### Task to carry out
Each line below must be transcribed exactly, and no picture may appear in the transcription.

### Exercise inputs
-*-

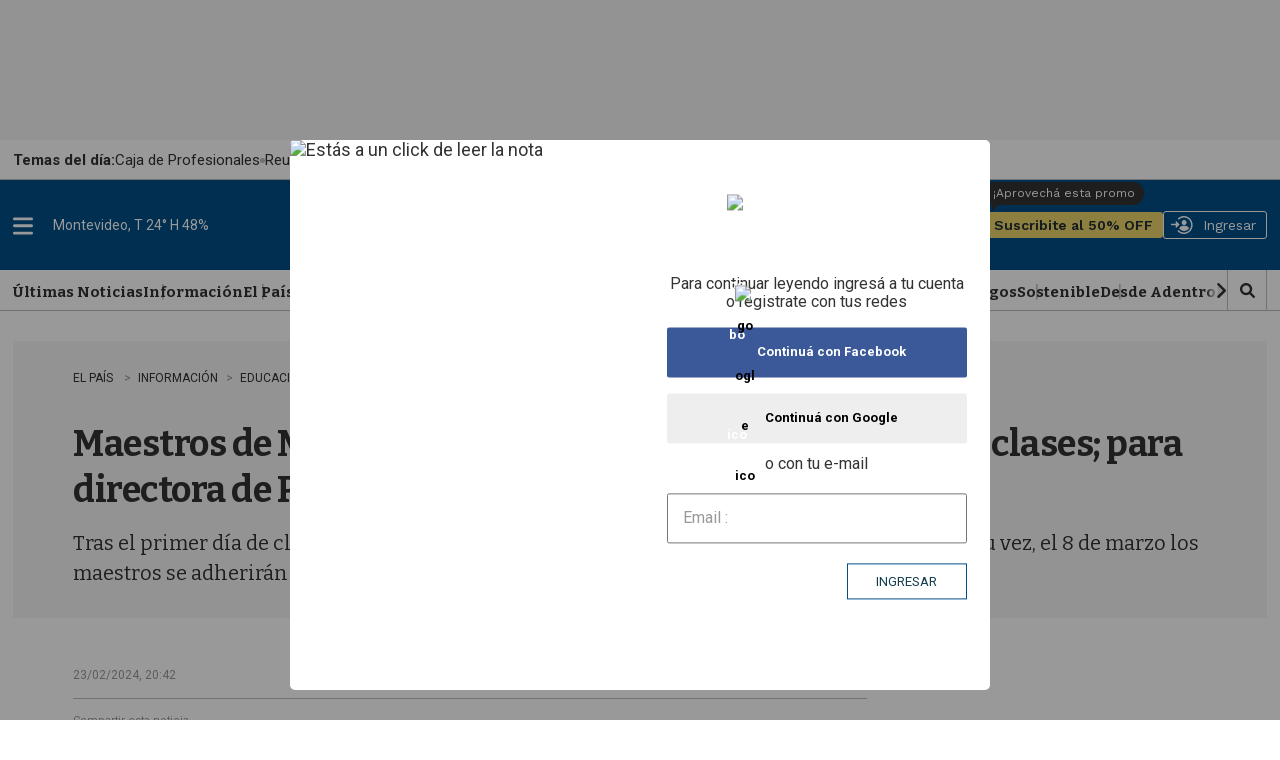

--- FILE ---
content_type: text/html
request_url: https://api.ironfunnel.com/globalid?pixel=bqw0an&visitor=5bb5ba7a-78ca-40cc-b939-21aafc30de0a_temp
body_size: 19
content:

            <!DOCTYPE html>
            <html lang="en">
            <head>
                <meta charset="UTF-8">
                <meta name="viewport" content="width=device-width, initial-scale=1.0">
                <title>IF</title>
            </head>            
            <body>
                <script>
                    window.onload = function() {
                        window.parent.postMessage('5bb5ba7a-78ca-40cc-b939-21aafc30de0a', '*');
                    };
                </script>
            </body>
            </html>
        

--- FILE ---
content_type: text/html
request_url: https://api.ironfunnel.com/globalid?pixel=bqw0an&visitor=ec6a5d5d-aaee-4e6f-ba63-ab7906028072_temp
body_size: -102
content:

            <!DOCTYPE html>
            <html lang="en">
            <head>
                <meta charset="UTF-8">
                <meta name="viewport" content="width=device-width, initial-scale=1.0">
                <title>IF</title>
            </head>            
            <body>
                <script>
                    window.onload = function() {
                        window.parent.postMessage('5bb5ba7a-78ca-40cc-b939-21aafc30de0a', '*');
                    };
                </script>
            </body>
            </html>
        

--- FILE ---
content_type: application/javascript; charset=utf-8
request_url: https://fundingchoicesmessages.google.com/f/AGSKWxVjmfeFKJlLfL09kep7_iUdXFsD2NcVvvatRZxD_RnTkle0TXx6KdldsCM73VP5popH-X7eMgoNOOGa7qTg0QQOSad-6q1XodAvyV_vWzmeQAaZGSyZdacWBQcHwnCnlhGpL_T46T9Lj8FADEC9nsJEcADQGotbiBVUhcHTxxJKY_-R227JS2oXSUAB/_/simad.min.js/park_html_functions_general.js/advertising__adbreak./jamnboad.
body_size: -1293
content:
window['b14533ef-1466-4e98-b16f-ed75dd5ae74c'] = true;

--- FILE ---
content_type: text/vtt
request_url: https://cdn.jwplayer.com/strips/eaDewSQn-120.vtt
body_size: -8
content:
WEBVTT

00:00.000 --> 00:02.000
eaDewSQn-120.jpg#xywh=0,0,120,213

00:02.000 --> 00:04.000
eaDewSQn-120.jpg#xywh=120,0,120,213

00:04.000 --> 00:06.000
eaDewSQn-120.jpg#xywh=240,0,120,213

00:06.000 --> 00:08.000
eaDewSQn-120.jpg#xywh=360,0,120,213

00:08.000 --> 00:10.000
eaDewSQn-120.jpg#xywh=0,213,120,213

00:10.000 --> 00:12.000
eaDewSQn-120.jpg#xywh=120,213,120,213

00:12.000 --> 00:14.000
eaDewSQn-120.jpg#xywh=240,213,120,213

00:14.000 --> 00:16.000
eaDewSQn-120.jpg#xywh=360,213,120,213

00:16.000 --> 00:18.000
eaDewSQn-120.jpg#xywh=0,426,120,213

00:18.000 --> 00:20.000
eaDewSQn-120.jpg#xywh=120,426,120,213

00:20.000 --> 00:22.000
eaDewSQn-120.jpg#xywh=240,426,120,213

00:22.000 --> 00:24.000
eaDewSQn-120.jpg#xywh=360,426,120,213

00:24.000 --> 00:26.000
eaDewSQn-120.jpg#xywh=0,639,120,213

00:26.000 --> 00:28.000
eaDewSQn-120.jpg#xywh=120,639,120,213

00:28.000 --> 00:30.000
eaDewSQn-120.jpg#xywh=240,639,120,213

00:30.000 --> 00:32.000
eaDewSQn-120.jpg#xywh=360,639,120,213

00:32.000 --> 00:34.000
eaDewSQn-120.jpg#xywh=0,852,120,213

00:34.000 --> 00:36.000
eaDewSQn-120.jpg#xywh=120,852,120,213

00:36.000 --> 00:38.000
eaDewSQn-120.jpg#xywh=240,852,120,213

00:38.000 --> 00:40.000
eaDewSQn-120.jpg#xywh=360,852,120,213

00:40.000 --> 00:42.000
eaDewSQn-120.jpg#xywh=0,1065,120,213

00:42.000 --> 00:44.000
eaDewSQn-120.jpg#xywh=120,1065,120,213

00:44.000 --> 00:46.000
eaDewSQn-120.jpg#xywh=240,1065,120,213

00:46.000 --> 00:48.000
eaDewSQn-120.jpg#xywh=360,1065,120,213

00:48.000 --> 00:50.000
eaDewSQn-120.jpg#xywh=0,1278,120,213

00:50.000 --> 00:52.000
eaDewSQn-120.jpg#xywh=120,1278,120,213

00:52.000 --> 00:54.000
eaDewSQn-120.jpg#xywh=240,1278,120,213

00:54.000 --> 00:56.000
eaDewSQn-120.jpg#xywh=360,1278,120,213

00:56.000 --> 00:58.000
eaDewSQn-120.jpg#xywh=0,1491,120,213

00:58.000 --> 01:00.000
eaDewSQn-120.jpg#xywh=120,1491,120,213

01:00.000 --> 01:02.000
eaDewSQn-120.jpg#xywh=240,1491,120,213

01:02.000 --> 01:04.000
eaDewSQn-120.jpg#xywh=360,1491,120,213

01:04.000 --> 01:06.000
eaDewSQn-120.jpg#xywh=0,1704,120,213

01:06.000 --> 01:08.461
eaDewSQn-120.jpg#xywh=120,1704,120,213



--- FILE ---
content_type: text/plain;charset=UTF-8
request_url: https://c.pub.network/v2/c
body_size: -112
content:
e466440c-e02a-4944-a353-9b548e169039

--- FILE ---
content_type: text/plain;charset=UTF-8
request_url: https://c.pub.network/v2/c
body_size: -263
content:
b550847c-ee83-4edc-9a5c-03a48f2c3961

-*-

### Task result
--- FILE ---
content_type: text/html
request_url: https://api.ironfunnel.com/globalid?pixel=bqw0an&visitor=5bb5ba7a-78ca-40cc-b939-21aafc30de0a_temp
body_size: 19
content:

            <!DOCTYPE html>
            <html lang="en">
            <head>
                <meta charset="UTF-8">
                <meta name="viewport" content="width=device-width, initial-scale=1.0">
                <title>IF</title>
            </head>            
            <body>
                <script>
                    window.onload = function() {
                        window.parent.postMessage('5bb5ba7a-78ca-40cc-b939-21aafc30de0a', '*');
                    };
                </script>
            </body>
            </html>
        

--- FILE ---
content_type: text/html
request_url: https://api.ironfunnel.com/globalid?pixel=bqw0an&visitor=ec6a5d5d-aaee-4e6f-ba63-ab7906028072_temp
body_size: -102
content:

            <!DOCTYPE html>
            <html lang="en">
            <head>
                <meta charset="UTF-8">
                <meta name="viewport" content="width=device-width, initial-scale=1.0">
                <title>IF</title>
            </head>            
            <body>
                <script>
                    window.onload = function() {
                        window.parent.postMessage('5bb5ba7a-78ca-40cc-b939-21aafc30de0a', '*');
                    };
                </script>
            </body>
            </html>
        

--- FILE ---
content_type: application/javascript; charset=utf-8
request_url: https://fundingchoicesmessages.google.com/f/AGSKWxVjmfeFKJlLfL09kep7_iUdXFsD2NcVvvatRZxD_RnTkle0TXx6KdldsCM73VP5popH-X7eMgoNOOGa7qTg0QQOSad-6q1XodAvyV_vWzmeQAaZGSyZdacWBQcHwnCnlhGpL_T46T9Lj8FADEC9nsJEcADQGotbiBVUhcHTxxJKY_-R227JS2oXSUAB/_/simad.min.js/park_html_functions_general.js/advertising__adbreak./jamnboad.
body_size: -1293
content:
window['b14533ef-1466-4e98-b16f-ed75dd5ae74c'] = true;

--- FILE ---
content_type: text/vtt
request_url: https://cdn.jwplayer.com/strips/eaDewSQn-120.vtt
body_size: -8
content:
WEBVTT

00:00.000 --> 00:02.000
eaDewSQn-120.jpg#xywh=0,0,120,213

00:02.000 --> 00:04.000
eaDewSQn-120.jpg#xywh=120,0,120,213

00:04.000 --> 00:06.000
eaDewSQn-120.jpg#xywh=240,0,120,213

00:06.000 --> 00:08.000
eaDewSQn-120.jpg#xywh=360,0,120,213

00:08.000 --> 00:10.000
eaDewSQn-120.jpg#xywh=0,213,120,213

00:10.000 --> 00:12.000
eaDewSQn-120.jpg#xywh=120,213,120,213

00:12.000 --> 00:14.000
eaDewSQn-120.jpg#xywh=240,213,120,213

00:14.000 --> 00:16.000
eaDewSQn-120.jpg#xywh=360,213,120,213

00:16.000 --> 00:18.000
eaDewSQn-120.jpg#xywh=0,426,120,213

00:18.000 --> 00:20.000
eaDewSQn-120.jpg#xywh=120,426,120,213

00:20.000 --> 00:22.000
eaDewSQn-120.jpg#xywh=240,426,120,213

00:22.000 --> 00:24.000
eaDewSQn-120.jpg#xywh=360,426,120,213

00:24.000 --> 00:26.000
eaDewSQn-120.jpg#xywh=0,639,120,213

00:26.000 --> 00:28.000
eaDewSQn-120.jpg#xywh=120,639,120,213

00:28.000 --> 00:30.000
eaDewSQn-120.jpg#xywh=240,639,120,213

00:30.000 --> 00:32.000
eaDewSQn-120.jpg#xywh=360,639,120,213

00:32.000 --> 00:34.000
eaDewSQn-120.jpg#xywh=0,852,120,213

00:34.000 --> 00:36.000
eaDewSQn-120.jpg#xywh=120,852,120,213

00:36.000 --> 00:38.000
eaDewSQn-120.jpg#xywh=240,852,120,213

00:38.000 --> 00:40.000
eaDewSQn-120.jpg#xywh=360,852,120,213

00:40.000 --> 00:42.000
eaDewSQn-120.jpg#xywh=0,1065,120,213

00:42.000 --> 00:44.000
eaDewSQn-120.jpg#xywh=120,1065,120,213

00:44.000 --> 00:46.000
eaDewSQn-120.jpg#xywh=240,1065,120,213

00:46.000 --> 00:48.000
eaDewSQn-120.jpg#xywh=360,1065,120,213

00:48.000 --> 00:50.000
eaDewSQn-120.jpg#xywh=0,1278,120,213

00:50.000 --> 00:52.000
eaDewSQn-120.jpg#xywh=120,1278,120,213

00:52.000 --> 00:54.000
eaDewSQn-120.jpg#xywh=240,1278,120,213

00:54.000 --> 00:56.000
eaDewSQn-120.jpg#xywh=360,1278,120,213

00:56.000 --> 00:58.000
eaDewSQn-120.jpg#xywh=0,1491,120,213

00:58.000 --> 01:00.000
eaDewSQn-120.jpg#xywh=120,1491,120,213

01:00.000 --> 01:02.000
eaDewSQn-120.jpg#xywh=240,1491,120,213

01:02.000 --> 01:04.000
eaDewSQn-120.jpg#xywh=360,1491,120,213

01:04.000 --> 01:06.000
eaDewSQn-120.jpg#xywh=0,1704,120,213

01:06.000 --> 01:08.461
eaDewSQn-120.jpg#xywh=120,1704,120,213



--- FILE ---
content_type: text/plain;charset=UTF-8
request_url: https://c.pub.network/v2/c
body_size: -112
content:
e466440c-e02a-4944-a353-9b548e169039

--- FILE ---
content_type: text/plain;charset=UTF-8
request_url: https://c.pub.network/v2/c
body_size: -263
content:
b550847c-ee83-4edc-9a5c-03a48f2c3961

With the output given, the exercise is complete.